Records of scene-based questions
##########

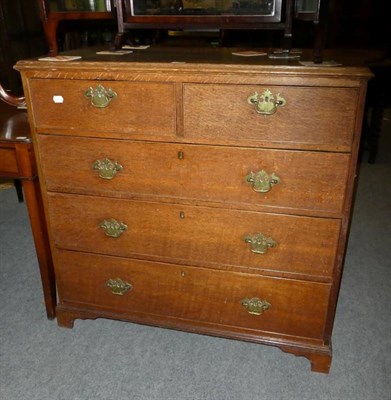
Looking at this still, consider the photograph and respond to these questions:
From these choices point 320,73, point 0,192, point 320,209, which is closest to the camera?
point 320,73

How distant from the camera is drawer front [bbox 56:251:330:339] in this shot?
1561mm

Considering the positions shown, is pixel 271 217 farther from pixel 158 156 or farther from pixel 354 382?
pixel 354 382

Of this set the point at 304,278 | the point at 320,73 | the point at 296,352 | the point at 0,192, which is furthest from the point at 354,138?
the point at 0,192

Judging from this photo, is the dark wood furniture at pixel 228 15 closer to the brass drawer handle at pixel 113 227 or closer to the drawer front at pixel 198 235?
the drawer front at pixel 198 235

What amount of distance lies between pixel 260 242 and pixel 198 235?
8.7 inches

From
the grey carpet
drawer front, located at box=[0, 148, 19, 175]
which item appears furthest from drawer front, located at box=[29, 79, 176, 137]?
the grey carpet

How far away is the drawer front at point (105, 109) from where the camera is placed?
135 centimetres

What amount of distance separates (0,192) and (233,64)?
2.52 metres

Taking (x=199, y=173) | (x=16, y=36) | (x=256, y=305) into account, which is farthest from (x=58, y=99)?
(x=16, y=36)

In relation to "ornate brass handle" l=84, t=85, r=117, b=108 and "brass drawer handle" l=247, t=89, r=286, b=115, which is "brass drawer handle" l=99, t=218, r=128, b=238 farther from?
"brass drawer handle" l=247, t=89, r=286, b=115

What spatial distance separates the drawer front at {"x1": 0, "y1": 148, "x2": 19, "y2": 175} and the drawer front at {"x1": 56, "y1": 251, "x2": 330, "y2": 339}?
0.37m

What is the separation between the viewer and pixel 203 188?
56.8 inches

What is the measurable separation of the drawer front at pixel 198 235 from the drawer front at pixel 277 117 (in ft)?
0.86

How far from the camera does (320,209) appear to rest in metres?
1.38
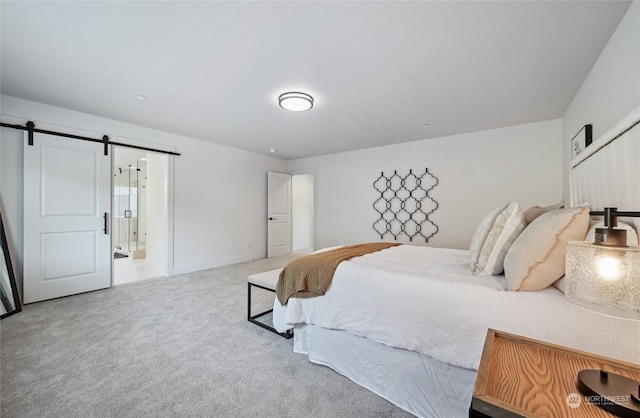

##########

• EXERCISE BRIEF: Return every record above word for word, without the pictures.

• SOLUTION TO THE EXERCISE:
Looking at this still, consider the photograph and respond to these questions:
From these choices point 320,73, point 0,192, point 320,209, which is closest to the camera?
point 320,73

How distant from the camera is drawer front [bbox 56:251:330:339] in this shot?
1561mm

Considering the positions shown, is pixel 271 217 farther from pixel 158 156 or farther from pixel 354 382?
pixel 354 382

Of this set the point at 304,278 | the point at 320,73 | the point at 296,352 | the point at 0,192, which is furthest from the point at 354,138?
the point at 0,192

Judging from this photo, is the dark wood furniture at pixel 228 15 closer to the brass drawer handle at pixel 113 227 or closer to the drawer front at pixel 198 235?
the drawer front at pixel 198 235

What amount of distance lies between pixel 260 242 and pixel 198 235?
8.7 inches

From
the grey carpet
drawer front, located at box=[0, 148, 19, 175]
which item appears furthest from drawer front, located at box=[29, 79, 176, 137]?
the grey carpet

How far away is the drawer front at point (105, 109) from where the camera is placed?
135 centimetres

What amount of distance separates (0,192) and (233,64)?
2.52 metres

Taking (x=199, y=173) | (x=16, y=36) | (x=256, y=305) into account, which is farthest from (x=58, y=99)?
(x=16, y=36)

In relation to "ornate brass handle" l=84, t=85, r=117, b=108 and "brass drawer handle" l=247, t=89, r=286, b=115, which is "brass drawer handle" l=99, t=218, r=128, b=238 farther from?
"brass drawer handle" l=247, t=89, r=286, b=115

What spatial distance separates the drawer front at {"x1": 0, "y1": 148, "x2": 19, "y2": 175} and the drawer front at {"x1": 56, "y1": 251, "x2": 330, "y2": 339}?
0.37m

What is the separation between the viewer and pixel 203 188?
56.8 inches

What is the measurable separation of the drawer front at pixel 198 235 from the drawer front at pixel 277 117 (in ft)?
0.86

How far from the camera does (320,209) appear to rest in metres?
1.38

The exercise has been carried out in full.